• Brano da leggere:
================================

Ricordiamo però che la diagnosi è precoce se posta nel primo anno di vita perchè in tal modo il bambino protesizzato potrà seguire un percorso educativo simile a quello del bambino normo-udente. Nel caso di ritardi diagnostici invece, e quindi anche protesico-riabilitativi, il recupero dell’audioleso all’integrazione sociale diventa molto più difficile.
Risultati soddisfacenti, a livello di comunicazione verbale, secondo il parere delle famiglie intervistate, esistono solo nel 29,8% dei casi della nostra indagine.
La lesione uditiva non genera necessariamente un soggetto handicappato.
E’ la lesione non curata, in senso lato, che provoca handicap.

Rersta però ancora da fare nell’ambito della risoluzione del problema che abbiamo affrontato. A conclusione di questa ricerca empirica sembra importante evidenziare alcuni interventi che ci sembrano fondamentali.

================================

• Voci estratte:

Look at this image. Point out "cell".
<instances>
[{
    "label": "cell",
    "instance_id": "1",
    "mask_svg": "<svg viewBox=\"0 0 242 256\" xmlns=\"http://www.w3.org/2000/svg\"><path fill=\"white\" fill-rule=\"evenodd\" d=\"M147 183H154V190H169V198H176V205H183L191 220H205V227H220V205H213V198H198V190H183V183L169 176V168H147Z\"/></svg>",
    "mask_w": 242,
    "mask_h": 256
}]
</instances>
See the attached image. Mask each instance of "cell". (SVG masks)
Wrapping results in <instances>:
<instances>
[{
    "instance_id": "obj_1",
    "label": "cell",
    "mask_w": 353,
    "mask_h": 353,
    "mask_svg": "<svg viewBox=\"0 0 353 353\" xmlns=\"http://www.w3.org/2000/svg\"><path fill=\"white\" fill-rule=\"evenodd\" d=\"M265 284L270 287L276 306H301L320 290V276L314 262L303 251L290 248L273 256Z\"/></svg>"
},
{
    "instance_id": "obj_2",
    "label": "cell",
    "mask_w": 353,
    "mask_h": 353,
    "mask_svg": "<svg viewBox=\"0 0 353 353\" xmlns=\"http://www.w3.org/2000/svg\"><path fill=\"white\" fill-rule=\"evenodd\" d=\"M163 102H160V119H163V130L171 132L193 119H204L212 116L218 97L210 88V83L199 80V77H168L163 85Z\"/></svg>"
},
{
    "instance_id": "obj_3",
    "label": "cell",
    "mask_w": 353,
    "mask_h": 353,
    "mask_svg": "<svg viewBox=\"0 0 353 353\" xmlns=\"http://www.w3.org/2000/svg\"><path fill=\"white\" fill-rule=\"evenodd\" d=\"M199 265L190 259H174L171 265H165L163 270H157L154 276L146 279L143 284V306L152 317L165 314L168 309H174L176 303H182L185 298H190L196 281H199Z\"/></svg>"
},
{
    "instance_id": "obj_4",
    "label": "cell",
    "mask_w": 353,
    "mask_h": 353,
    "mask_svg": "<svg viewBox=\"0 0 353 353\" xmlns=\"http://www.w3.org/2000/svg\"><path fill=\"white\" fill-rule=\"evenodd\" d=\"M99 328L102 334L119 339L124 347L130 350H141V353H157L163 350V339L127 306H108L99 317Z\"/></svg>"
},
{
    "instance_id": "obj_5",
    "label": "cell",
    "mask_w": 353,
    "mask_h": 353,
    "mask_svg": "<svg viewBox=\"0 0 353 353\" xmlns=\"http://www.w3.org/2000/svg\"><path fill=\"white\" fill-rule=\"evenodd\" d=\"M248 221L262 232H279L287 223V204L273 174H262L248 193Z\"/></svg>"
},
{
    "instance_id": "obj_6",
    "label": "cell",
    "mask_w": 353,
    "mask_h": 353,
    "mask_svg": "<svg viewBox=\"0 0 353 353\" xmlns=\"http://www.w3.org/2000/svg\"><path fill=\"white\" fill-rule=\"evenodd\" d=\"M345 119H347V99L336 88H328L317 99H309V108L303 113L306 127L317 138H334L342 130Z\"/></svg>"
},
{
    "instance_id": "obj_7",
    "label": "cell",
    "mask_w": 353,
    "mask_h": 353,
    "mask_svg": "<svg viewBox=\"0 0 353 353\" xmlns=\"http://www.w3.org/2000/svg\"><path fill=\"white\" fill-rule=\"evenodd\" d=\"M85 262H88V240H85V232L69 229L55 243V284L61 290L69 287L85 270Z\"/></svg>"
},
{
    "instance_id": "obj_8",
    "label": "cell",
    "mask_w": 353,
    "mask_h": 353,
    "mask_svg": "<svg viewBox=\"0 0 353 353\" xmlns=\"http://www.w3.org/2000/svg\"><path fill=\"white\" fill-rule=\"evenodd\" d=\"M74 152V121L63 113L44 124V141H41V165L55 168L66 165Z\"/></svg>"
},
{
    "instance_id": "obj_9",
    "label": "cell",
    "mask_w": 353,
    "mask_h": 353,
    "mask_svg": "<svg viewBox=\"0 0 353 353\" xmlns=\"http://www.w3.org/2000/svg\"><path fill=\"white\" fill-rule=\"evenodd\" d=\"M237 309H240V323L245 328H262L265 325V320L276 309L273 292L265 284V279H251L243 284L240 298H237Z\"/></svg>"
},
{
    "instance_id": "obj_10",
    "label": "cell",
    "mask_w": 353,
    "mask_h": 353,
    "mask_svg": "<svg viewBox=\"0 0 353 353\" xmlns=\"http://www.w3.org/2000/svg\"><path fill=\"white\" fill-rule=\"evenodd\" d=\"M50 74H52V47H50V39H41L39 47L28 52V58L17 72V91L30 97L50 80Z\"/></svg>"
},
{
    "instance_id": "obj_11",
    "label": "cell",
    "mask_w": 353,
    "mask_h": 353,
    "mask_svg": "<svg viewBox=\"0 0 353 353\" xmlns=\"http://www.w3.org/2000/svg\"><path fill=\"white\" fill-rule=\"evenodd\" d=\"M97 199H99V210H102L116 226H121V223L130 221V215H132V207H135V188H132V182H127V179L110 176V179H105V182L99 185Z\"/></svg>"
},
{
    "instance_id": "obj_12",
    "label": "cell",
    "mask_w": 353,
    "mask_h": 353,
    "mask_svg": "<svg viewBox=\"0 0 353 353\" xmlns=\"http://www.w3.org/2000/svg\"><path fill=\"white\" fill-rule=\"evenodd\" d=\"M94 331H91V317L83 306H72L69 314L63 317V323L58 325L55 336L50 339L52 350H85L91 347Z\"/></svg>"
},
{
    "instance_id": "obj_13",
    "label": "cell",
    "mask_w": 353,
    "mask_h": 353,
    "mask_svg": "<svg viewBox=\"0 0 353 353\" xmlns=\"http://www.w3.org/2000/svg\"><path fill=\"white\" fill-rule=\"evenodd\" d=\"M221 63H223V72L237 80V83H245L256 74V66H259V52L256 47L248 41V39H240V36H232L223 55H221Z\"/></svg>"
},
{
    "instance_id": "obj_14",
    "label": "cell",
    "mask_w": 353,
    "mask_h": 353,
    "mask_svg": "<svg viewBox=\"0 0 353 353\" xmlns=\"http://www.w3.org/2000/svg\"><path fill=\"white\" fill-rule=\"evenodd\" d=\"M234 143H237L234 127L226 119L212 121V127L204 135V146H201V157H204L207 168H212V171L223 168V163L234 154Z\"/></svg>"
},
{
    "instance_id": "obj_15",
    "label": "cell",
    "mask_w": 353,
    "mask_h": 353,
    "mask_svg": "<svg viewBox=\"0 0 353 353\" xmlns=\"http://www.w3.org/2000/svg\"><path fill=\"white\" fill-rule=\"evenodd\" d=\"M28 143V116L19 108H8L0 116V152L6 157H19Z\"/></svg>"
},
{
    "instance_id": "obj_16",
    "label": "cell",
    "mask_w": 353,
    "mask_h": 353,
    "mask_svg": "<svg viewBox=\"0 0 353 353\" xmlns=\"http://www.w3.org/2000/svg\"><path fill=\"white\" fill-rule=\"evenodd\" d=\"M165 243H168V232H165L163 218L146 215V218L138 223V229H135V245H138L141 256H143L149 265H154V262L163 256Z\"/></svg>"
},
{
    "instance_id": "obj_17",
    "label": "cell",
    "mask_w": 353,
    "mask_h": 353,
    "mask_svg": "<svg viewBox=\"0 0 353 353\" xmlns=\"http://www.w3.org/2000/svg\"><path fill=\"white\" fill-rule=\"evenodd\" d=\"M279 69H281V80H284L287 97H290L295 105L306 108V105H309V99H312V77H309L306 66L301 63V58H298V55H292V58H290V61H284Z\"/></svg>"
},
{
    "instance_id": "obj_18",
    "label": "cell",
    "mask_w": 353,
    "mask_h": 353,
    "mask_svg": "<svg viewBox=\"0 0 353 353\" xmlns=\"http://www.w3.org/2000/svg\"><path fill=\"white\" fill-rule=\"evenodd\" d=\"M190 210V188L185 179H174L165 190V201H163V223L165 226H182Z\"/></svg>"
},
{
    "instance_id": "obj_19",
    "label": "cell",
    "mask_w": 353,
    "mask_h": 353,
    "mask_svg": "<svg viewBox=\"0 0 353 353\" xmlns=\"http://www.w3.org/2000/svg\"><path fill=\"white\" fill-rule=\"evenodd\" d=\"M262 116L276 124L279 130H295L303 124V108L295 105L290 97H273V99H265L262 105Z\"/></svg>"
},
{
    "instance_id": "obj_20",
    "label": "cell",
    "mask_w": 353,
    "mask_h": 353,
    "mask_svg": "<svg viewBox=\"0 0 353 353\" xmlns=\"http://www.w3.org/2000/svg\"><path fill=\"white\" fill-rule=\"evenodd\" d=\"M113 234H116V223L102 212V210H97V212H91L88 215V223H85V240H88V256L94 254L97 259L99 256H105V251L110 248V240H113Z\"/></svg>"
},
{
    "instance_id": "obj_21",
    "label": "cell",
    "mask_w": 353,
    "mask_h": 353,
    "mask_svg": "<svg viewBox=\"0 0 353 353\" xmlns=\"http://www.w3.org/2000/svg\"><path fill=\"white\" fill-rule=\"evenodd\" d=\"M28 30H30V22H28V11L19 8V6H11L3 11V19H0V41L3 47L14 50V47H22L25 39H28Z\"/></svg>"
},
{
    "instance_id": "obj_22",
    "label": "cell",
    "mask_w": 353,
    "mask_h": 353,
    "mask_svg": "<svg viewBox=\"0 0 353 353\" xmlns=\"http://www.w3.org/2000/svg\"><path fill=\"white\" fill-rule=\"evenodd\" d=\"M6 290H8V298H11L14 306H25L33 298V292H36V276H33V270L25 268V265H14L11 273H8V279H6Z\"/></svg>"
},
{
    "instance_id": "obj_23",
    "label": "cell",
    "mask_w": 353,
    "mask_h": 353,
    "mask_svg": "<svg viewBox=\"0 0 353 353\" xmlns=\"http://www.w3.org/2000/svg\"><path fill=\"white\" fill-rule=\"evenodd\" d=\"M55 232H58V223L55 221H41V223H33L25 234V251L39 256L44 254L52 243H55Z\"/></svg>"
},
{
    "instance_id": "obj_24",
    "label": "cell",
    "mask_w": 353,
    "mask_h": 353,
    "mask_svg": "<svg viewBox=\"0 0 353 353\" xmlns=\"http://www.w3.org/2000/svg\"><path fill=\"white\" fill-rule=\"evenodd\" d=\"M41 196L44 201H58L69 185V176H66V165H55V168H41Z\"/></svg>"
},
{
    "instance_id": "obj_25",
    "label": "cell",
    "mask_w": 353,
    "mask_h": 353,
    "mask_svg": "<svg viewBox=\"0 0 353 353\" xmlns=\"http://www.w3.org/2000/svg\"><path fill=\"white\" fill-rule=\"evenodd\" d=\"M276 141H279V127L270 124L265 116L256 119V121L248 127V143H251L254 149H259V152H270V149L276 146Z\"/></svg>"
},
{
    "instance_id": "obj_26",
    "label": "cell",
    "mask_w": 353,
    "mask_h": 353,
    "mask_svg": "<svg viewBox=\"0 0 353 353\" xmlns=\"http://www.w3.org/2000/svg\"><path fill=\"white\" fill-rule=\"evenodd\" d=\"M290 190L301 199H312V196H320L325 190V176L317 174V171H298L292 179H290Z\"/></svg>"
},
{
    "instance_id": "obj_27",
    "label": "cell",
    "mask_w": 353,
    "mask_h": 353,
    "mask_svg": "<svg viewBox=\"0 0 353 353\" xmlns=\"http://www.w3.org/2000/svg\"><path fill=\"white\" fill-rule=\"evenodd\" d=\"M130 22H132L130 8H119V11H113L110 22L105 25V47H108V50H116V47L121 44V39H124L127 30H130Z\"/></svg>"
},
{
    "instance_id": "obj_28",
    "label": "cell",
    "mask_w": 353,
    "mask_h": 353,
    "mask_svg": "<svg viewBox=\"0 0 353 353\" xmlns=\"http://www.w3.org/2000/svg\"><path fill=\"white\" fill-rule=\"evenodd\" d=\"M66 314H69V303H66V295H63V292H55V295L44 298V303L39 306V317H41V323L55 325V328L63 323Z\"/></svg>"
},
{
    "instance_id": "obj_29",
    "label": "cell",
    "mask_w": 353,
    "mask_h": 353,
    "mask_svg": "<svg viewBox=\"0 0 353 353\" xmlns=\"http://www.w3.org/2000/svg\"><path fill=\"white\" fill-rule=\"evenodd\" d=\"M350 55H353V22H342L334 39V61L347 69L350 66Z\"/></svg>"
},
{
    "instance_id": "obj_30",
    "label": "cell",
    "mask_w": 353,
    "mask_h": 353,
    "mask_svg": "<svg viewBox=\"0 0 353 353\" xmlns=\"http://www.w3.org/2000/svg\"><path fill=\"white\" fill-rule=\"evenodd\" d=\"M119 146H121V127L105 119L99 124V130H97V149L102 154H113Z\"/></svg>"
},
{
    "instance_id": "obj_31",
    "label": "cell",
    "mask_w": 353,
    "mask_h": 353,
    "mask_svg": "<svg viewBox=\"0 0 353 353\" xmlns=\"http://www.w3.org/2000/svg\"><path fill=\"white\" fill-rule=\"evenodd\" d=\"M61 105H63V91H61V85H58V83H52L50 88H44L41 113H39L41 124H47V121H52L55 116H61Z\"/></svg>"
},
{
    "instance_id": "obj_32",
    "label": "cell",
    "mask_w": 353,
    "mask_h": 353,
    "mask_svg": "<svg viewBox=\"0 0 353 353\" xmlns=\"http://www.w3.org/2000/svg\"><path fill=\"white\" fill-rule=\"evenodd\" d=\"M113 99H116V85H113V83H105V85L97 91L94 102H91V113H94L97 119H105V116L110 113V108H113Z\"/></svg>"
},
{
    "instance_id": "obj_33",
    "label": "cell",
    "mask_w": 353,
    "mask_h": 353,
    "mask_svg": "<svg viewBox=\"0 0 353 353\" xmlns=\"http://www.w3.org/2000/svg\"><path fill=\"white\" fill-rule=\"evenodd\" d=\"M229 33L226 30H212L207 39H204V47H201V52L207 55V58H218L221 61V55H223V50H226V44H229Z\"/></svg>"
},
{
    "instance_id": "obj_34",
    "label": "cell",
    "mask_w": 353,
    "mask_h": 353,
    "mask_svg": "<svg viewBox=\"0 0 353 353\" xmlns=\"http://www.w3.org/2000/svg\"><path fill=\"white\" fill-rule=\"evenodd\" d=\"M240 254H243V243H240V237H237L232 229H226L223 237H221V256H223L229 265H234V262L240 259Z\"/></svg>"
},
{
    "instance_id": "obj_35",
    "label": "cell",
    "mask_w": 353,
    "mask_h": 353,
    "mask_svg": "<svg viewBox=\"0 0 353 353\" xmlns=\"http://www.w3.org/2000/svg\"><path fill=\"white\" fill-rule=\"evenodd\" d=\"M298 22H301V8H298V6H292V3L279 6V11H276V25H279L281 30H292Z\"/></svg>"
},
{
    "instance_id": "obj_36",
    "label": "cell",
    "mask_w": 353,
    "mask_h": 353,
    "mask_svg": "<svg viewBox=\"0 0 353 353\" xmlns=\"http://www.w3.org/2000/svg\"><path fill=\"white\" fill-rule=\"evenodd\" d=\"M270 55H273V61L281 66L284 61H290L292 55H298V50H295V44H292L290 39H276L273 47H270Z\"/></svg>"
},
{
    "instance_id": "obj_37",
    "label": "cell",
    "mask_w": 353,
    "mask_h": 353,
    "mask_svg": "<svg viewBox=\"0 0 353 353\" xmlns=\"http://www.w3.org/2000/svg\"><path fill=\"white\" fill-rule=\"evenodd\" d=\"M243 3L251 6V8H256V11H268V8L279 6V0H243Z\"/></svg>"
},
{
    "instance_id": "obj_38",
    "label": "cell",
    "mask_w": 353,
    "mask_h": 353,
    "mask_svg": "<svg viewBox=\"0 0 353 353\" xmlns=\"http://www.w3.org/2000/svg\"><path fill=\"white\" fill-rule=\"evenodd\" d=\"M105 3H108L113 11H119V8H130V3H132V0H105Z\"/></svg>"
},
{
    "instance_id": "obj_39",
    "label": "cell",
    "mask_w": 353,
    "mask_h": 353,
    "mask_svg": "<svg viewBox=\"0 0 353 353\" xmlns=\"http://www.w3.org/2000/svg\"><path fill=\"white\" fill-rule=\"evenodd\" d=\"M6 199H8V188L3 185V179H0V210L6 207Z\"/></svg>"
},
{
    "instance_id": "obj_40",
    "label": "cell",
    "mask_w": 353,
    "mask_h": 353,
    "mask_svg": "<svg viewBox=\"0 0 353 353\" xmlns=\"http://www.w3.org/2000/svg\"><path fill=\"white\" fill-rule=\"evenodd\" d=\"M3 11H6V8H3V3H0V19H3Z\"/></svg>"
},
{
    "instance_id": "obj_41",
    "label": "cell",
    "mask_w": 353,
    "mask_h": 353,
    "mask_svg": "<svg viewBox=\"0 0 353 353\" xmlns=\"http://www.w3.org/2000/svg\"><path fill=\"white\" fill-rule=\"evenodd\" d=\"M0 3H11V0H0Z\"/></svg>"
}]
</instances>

================================

• Consegna 1: Nel brano sulla diagnosi della sordità infantile, in quale percentuale di casi le famiglie intervistate giudicano soddisfacenti i risultati nella comunicazione verbale?
• Consegna 2: Riscrivi il brano sulla diagnosi della sordità infantile, tutto ciò che va da "Ricordiamo però che" fino a "della nostra indagine.", rinominando "bambino" in "piccolo".
• Consegna 3: Prosegui il brano sulla diagnosi della sordità infantile a partire dall'ultima frase riportata.

• Risposta scritta 1: Nel 29,8% dei casi dell'indagine.

• Risposta scritta 2:
Ricordiamo però che la diagnosi è precoce se posta nel primo anno di vita perchè in tal modo il piccolo protesizzato potrà seguire un percorso educativo simile a quello del piccolo normo-udente. Nel caso di ritardi diagnostici invece, e quindi anche protesico-riabilitativi, il recupero dell’audioleso all’integrazione sociale diventa molto più difficile.
Risultati soddisfacenti, a livello di comunicazione verbale, secondo il parere delle famiglie intervistate, esistono solo nel 29,8% dei casi della nostra indagine.

• Risposta scritta 3:
A livello di prevenzione:
– una maggiore informazione presso l’opinione pubblica, in generale, e presso i medici di base, gli specialisti ostetrici-ginecologi e i pediatri, in particolare
– l’istituzione, almeno a livello provinciale, di un Centro di Consulenza Genetica (non solo per la sordità)
– la crescita dell’attività di ricerca scientifica e tecnica sulle cause di sordità che, in buona parte, restano tuttora sconosciute.

A livello di diagnosi e terapia:
– miglioramento dei rapporti operatori – genitori
– necessità dell’attività di counseling alle famiglie
– istituzione della "Scuola" (Centro di riferimento) di formazione permanente dei genitori e collaborazione con le Associazioni di volontariato
– sulla protesizzazione ed i controlli medici periodici, un programma chiaro e puntuale gestito dai Centri di Audiofonologia.

A livello dell’integrazione scolastica:
– una precisa definizione dei rapporti fra organismi sanitari (USSL) e Scuola, per un intervento educativo puntuale e individualizzato.

A livello educativo – riabilitativo:
– una maggiore preparazione del personale di riabilitazione (corsi di studio unificati nei programmi e durata, e aggiornamenti periodici) e creazione di docenti specializzati in materia
– creazione di un centro per l’orientamento professionale e l’inserimento lavorativo, a livello istituzionale, che curi e segua tali attività.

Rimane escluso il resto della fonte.